=== FRAGMENTO DE PÁGINA ===

Te los podés cruzar por la calle y parecen normales. Acá o en España, porque la fiebre gratarola ya cruzó el charco. El origen de la peste no es tanto geográfico como temporal: nació abrigada por lo que se llamó modernidad, el fin de los tiempos de Fukuyama, el primer mundo levantando muros, vaya uno a saber dónde carajo nació. Lo que cuenta es que se ha extendido y amenaza con infectar hasta a los amigos y parientes.
La infección se manifiesta con una cerrada aversión a todo lo que sea organización política, defensa de intereses profesionales, sindicalización, trabajo remunerado de los artistas. En plena fiebre gratarola, los infectados se convencen de que la libertad absoluta -promesa de los liberticidas, tan vieja como el mundo- es acceder a todo lo que otros hayan hecho -poemas, novelas o cuentos, chacareras o sinfonías- sin pagar un mango. O sea: bajarse de la web todo lo que les apetezca leer, oír, escuchar y ver. Y pronto, en cuanto la tecnología lo permita, palpar, tocar, acariciar y poseer.

=== CONSIGNAS DEL EJERCICIO ===
#1 Traduce al inglés esta oración del texto sobre la fiebre gratarola: "Te los podés cruzar por la calle y parecen normales."
#2 Según el texto sobre la fiebre gratarola, ¿en qué se convencen los infectados que consiste la libertad absoluta?
#3 Imprime la parte del texto sobre la fiebre gratarola que empieza en las palabras "Te los podés" y termina después de "amigos y parientes.".
Los registros no tienen ningún papel en esto.

=== DATOS PROPORCIONADOS ===
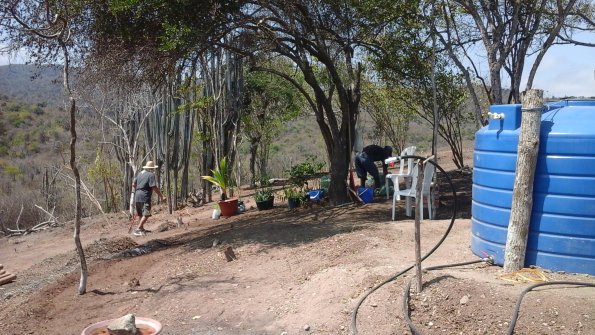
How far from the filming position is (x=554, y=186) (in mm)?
5320

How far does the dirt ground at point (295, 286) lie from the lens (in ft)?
16.1

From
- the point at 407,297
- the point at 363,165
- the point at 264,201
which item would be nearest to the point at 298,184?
the point at 264,201

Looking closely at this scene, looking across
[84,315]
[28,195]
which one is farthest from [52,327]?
[28,195]

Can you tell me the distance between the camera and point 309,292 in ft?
20.2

=== TUS RESPUESTAS ===
#1 You can run into them on the street and they seem normal.

#2 En acceder a todo lo que otros hayan hecho sin pagar un mango.

#3
Te los podés cruzar por la calle y parecen normales. Acá o en España, porque la fiebre gratarola ya cruzó el charco. El origen de la peste no es tanto geográfico como temporal: nació abrigada por lo que se llamó modernidad, el fin de los tiempos de Fukuyama, el primer mundo levantando muros, vaya uno a saber dónde carajo nació. Lo que cuenta es que se ha extendido y amenaza con infectar hasta a los amigos y parientes.